FCC’s new draft could push China’s big telcos out of the US as data‑centre restrictions widen

Escalation in Washington’s telecom crackdown

The US Federal Communications Commission (FCC) is considering broader measures that could bar Chinese telecom carriers from operating data centres on US soil and restrict their interconnection with American networks. Analysts warn the move could ultimately force China Mobile (中国移动), China Telecom (中国电信) and China Unicom (中国联通) — all on the FCC’s Covered List of entities deemed national‑security risks — to sell, transfer or even shut down US‑based network nodes and facilities; it has been reported that such outcomes are on the table. Could a regulator’s draft reshape the presence of state‑linked carriers in one of the world’s largest markets? Apparently, yes.

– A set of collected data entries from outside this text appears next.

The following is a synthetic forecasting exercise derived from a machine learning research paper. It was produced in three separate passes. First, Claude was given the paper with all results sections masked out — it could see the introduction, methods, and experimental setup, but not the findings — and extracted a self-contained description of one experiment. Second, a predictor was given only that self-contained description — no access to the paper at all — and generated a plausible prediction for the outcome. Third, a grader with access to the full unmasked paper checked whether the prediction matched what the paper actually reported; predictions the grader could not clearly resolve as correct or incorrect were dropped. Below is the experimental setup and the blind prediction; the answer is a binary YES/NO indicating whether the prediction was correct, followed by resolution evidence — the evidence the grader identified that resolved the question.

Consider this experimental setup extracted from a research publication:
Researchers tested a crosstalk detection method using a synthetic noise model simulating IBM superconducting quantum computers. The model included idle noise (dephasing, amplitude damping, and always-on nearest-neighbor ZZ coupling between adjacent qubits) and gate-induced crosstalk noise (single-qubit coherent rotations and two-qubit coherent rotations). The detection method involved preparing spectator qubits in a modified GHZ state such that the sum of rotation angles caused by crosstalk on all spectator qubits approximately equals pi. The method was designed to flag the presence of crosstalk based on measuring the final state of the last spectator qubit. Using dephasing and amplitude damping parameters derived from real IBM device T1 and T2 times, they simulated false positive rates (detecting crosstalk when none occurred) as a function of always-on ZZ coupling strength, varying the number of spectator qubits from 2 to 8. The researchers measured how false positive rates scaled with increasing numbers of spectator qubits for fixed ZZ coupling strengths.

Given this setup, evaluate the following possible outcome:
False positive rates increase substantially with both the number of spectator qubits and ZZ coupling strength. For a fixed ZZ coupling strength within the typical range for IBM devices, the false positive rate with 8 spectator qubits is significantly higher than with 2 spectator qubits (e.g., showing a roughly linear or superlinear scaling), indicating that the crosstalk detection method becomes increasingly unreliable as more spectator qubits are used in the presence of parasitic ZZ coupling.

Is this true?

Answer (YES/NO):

Strategic, not just financial, impact

Observers say the direct financial hit to those carriers may be limited — their US operations are not huge revenue generators — but the strategic implications are stark. The agency’s draft would go beyond bans on providing services or equipment, moving into deeper controls over underlying internet infrastructure and interconnection protocols. “The proposal marks an escalation in the FCC’s restrictions, from banning Chinese firms from directly providing services to the public and limiting their hardware, towards deeper controls over underlying internet infrastructure and interconnection protocols,” said Harry Wang Yuxiang, a partner at Tahota Law Firm.

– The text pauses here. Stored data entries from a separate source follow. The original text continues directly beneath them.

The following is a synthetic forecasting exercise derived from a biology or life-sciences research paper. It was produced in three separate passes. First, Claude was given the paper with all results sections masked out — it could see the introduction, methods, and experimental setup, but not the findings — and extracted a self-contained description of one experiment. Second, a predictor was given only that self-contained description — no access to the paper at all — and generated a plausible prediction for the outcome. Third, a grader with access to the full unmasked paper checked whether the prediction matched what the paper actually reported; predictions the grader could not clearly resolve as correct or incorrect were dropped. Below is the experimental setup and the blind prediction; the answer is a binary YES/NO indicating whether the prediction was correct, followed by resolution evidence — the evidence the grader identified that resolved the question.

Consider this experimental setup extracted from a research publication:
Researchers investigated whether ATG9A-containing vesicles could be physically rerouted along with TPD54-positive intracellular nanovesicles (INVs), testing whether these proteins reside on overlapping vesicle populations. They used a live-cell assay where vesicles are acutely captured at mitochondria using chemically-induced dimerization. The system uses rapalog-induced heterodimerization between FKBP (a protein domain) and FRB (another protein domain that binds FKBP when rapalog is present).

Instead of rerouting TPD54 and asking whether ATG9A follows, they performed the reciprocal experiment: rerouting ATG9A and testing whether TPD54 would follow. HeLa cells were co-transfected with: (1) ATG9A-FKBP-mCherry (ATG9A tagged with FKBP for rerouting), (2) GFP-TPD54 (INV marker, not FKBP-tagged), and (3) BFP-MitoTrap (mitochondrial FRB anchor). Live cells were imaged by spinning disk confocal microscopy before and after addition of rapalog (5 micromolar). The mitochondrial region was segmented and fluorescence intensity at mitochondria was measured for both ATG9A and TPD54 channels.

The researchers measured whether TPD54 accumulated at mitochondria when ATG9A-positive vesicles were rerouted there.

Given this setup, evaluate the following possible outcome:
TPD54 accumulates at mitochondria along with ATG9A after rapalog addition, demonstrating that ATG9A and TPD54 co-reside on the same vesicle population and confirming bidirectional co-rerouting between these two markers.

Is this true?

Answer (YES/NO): YES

Wider geopolitical context and next steps

This development is the latest episode in a multi‑year US‑China technology confrontation that has included export controls, sanctions and tightening restrictions on Chinese vendors. For Western readers: the FCC’s Covered List is part of a broader Washington effort to limit perceived national‑security exposure from foreign telecoms. The draft will still need regulatory procedures and likely face legal challenges and diplomatic pushback — and Beijing could respond in kind. What happens next will test how far the US is willing to push network decoupling and whether commercial pragmatism can withstand escalating geopolitics.